Auch eine ideelle Bewegung kann vorhanden sein: als Introvertiertheit und innere Bewegtheit oder als Weltzugewandtheit und Extrovertiertheit. Wie die dargestellte Bewegung kann auch eine dargestellte Zeit, z.B. in einem bestimmenden Handlungsablauf, eine Rolle spielen. Auch die Zeit außerhalb des Kunstwerks kann wichtig sein: als Betrachterzeit.
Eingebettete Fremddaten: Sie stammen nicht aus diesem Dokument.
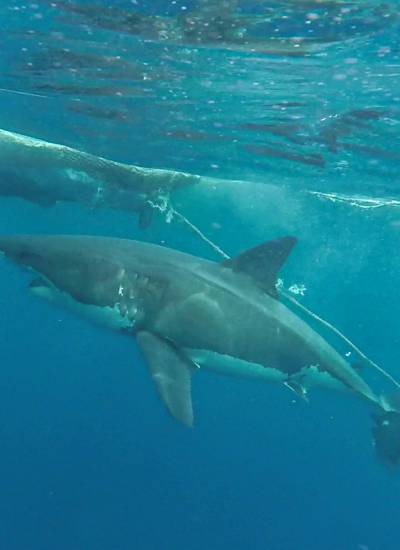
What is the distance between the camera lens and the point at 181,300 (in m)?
9.79

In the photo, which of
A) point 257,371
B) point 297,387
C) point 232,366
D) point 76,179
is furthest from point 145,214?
point 232,366

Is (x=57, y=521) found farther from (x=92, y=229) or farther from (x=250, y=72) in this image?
(x=92, y=229)

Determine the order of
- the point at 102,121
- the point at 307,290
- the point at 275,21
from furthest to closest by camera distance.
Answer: the point at 307,290 → the point at 102,121 → the point at 275,21

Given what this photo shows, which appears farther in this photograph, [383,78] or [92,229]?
[92,229]

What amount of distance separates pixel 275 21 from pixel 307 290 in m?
109

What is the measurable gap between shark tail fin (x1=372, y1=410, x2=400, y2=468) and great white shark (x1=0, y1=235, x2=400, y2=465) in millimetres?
2889

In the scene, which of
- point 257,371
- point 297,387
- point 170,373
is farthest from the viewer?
point 297,387

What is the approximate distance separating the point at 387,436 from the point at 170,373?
6487 mm

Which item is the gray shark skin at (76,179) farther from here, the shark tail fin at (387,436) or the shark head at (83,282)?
the shark tail fin at (387,436)

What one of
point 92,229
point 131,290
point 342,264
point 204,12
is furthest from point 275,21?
point 342,264

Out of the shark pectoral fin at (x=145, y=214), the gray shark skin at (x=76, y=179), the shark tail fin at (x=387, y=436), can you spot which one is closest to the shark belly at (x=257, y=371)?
the shark tail fin at (x=387, y=436)

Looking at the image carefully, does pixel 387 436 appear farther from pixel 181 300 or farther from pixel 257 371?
pixel 181 300

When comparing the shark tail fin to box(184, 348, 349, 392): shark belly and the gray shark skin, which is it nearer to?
box(184, 348, 349, 392): shark belly

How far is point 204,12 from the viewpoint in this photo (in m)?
10.7
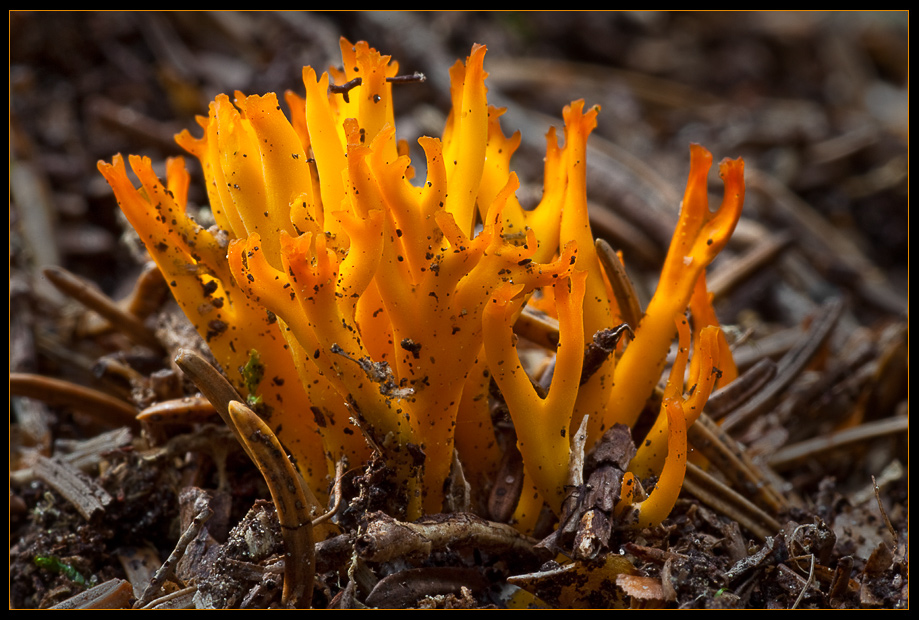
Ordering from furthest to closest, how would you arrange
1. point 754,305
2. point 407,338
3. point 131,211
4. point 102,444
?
point 754,305 < point 102,444 < point 131,211 < point 407,338

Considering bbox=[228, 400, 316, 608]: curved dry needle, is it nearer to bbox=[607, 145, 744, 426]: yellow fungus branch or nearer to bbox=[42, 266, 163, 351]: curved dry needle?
bbox=[607, 145, 744, 426]: yellow fungus branch

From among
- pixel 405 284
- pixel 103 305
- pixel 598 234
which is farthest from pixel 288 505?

Jede Plastik hat ebenso auch eine ideelle Zeit. Ein nach innen gerichtetes, statisches, blockhaftes Werk erhebt einen stärkeren Anspruch auf ewige Gültigkeit als ein nach außen gerichtetes, raumoffenes, dynamisch-bewegtes, das eher flüchtig und vergänglich wirkt.
Eine Untersuchung der Komposition (lat. Zusammensetzung), auch Aufbau oder Gliederung, beinhaltet im Grunde alle bisher besprochenen Aspekte. Entscheidend sind die Formkontraste, das Verhältnis der Teile zum Ganzen, den Rhythmus und die Abfolge der Teilvolumina und -massen. Der Aufbau einer Arbeit kann entweder organisch (gewachsen) oder tektonisch (gebaut) erscheinen. Die eine ist mehr der Natur, die andere der Architektur verwandt.
Zu untersuchen ist auch, ob den Proportionen ein bestimmtes Schema zugrunde liegt. Künstler suchten immer Gesetze oder zumindest einen Kanon, eine Richtschnur, mittels derer sich Schönheit und Harmonie definieren lassen. Jede Zeit hat ihren eigenen wandelbaren künstlerischen Ausdruck. Eine Ausnahme bietet nur der Goldene Schnitt, der Strecken, Flächen oder Körper in einem konstruierbaren harmonischen Verhältnis teilt und seit der Antike Anwendung findet.